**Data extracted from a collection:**
##########
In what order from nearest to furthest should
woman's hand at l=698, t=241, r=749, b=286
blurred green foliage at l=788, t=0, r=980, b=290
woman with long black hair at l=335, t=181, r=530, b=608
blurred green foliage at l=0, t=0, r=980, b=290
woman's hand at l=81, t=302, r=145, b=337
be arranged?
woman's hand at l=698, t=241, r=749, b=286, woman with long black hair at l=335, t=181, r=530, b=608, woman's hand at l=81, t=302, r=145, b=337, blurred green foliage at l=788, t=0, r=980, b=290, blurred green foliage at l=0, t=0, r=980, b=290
##########
**Given exercise:**
Copy every line of the records above word for word, keeping each line unchanged.

**Exercise result:**
In what order from nearest to furthest should
woman's hand at l=698, t=241, r=749, b=286
blurred green foliage at l=788, t=0, r=980, b=290
woman with long black hair at l=335, t=181, r=530, b=608
blurred green foliage at l=0, t=0, r=980, b=290
woman's hand at l=81, t=302, r=145, b=337
be arranged?
woman's hand at l=698, t=241, r=749, b=286, woman with long black hair at l=335, t=181, r=530, b=608, woman's hand at l=81, t=302, r=145, b=337, blurred green foliage at l=788, t=0, r=980, b=290, blurred green foliage at l=0, t=0, r=980, b=290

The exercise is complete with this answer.